— START MATERIAL FOR THIS EXERCISE —
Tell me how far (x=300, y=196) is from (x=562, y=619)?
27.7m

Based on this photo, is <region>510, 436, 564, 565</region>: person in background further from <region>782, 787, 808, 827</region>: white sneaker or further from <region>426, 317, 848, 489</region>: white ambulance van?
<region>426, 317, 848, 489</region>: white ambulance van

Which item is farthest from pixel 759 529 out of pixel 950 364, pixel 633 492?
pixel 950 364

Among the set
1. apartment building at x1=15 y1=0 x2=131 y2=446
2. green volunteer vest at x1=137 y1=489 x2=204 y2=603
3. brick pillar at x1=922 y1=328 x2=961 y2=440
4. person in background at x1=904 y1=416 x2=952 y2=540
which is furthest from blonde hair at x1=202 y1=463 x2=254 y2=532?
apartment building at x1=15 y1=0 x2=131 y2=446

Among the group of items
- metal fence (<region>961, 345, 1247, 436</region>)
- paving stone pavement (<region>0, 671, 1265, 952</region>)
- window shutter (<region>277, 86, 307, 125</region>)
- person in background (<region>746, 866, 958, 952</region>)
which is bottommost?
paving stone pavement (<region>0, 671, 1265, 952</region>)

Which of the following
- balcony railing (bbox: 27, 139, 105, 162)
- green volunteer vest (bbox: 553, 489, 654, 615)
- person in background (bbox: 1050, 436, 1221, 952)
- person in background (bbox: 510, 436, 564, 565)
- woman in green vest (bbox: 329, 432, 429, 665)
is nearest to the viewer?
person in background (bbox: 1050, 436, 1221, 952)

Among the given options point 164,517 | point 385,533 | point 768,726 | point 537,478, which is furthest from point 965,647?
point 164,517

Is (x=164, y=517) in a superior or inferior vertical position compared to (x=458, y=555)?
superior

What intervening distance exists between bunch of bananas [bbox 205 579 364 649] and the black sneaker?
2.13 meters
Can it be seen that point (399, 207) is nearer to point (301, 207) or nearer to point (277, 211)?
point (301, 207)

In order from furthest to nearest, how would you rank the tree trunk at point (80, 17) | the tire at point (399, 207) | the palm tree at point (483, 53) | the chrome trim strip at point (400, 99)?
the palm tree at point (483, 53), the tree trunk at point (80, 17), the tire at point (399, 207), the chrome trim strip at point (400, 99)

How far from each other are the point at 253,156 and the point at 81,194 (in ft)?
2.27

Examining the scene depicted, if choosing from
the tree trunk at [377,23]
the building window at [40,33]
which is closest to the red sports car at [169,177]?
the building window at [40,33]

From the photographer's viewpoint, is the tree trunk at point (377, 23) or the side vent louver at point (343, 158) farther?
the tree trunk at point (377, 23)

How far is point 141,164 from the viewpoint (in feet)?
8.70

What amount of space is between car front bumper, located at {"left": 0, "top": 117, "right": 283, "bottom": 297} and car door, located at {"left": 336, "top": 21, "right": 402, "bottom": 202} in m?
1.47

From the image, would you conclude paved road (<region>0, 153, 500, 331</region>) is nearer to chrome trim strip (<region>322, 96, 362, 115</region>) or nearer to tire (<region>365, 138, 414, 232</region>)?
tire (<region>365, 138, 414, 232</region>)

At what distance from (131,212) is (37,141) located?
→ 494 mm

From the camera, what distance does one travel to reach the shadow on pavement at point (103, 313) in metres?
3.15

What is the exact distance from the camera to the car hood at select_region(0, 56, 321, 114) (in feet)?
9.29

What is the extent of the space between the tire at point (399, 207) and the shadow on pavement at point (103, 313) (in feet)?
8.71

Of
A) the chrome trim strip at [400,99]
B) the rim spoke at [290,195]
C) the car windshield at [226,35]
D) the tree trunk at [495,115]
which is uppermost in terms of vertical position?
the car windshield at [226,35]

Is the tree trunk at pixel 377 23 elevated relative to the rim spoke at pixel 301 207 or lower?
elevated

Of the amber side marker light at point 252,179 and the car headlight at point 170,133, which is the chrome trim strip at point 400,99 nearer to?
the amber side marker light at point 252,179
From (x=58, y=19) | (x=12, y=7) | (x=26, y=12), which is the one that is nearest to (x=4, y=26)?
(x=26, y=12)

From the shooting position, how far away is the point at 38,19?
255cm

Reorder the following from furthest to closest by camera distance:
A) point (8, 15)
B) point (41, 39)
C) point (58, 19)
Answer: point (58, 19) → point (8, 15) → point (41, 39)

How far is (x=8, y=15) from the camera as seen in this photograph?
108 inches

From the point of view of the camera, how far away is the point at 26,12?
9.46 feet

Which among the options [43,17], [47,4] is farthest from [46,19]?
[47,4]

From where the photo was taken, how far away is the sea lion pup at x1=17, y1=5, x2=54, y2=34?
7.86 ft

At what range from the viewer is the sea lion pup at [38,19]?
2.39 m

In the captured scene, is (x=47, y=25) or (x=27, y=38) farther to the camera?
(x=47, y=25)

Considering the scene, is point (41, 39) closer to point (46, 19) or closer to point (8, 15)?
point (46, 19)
— END MATERIAL FOR THIS EXERCISE —
# TASK OBJECTIVE:
Please turn the records above, starting at the line that contains "Considering the scene, is" and running through the end of the records, into a Markdown table with the columns "Number" and "Record line", leaving out blank lines.

# SOLUTION FOR THIS TASK:
| Number | Record line |
|---|---|
| 1 | Considering the scene, is point (41, 39) closer to point (46, 19) or closer to point (8, 15)? |
| 2 | point (46, 19) |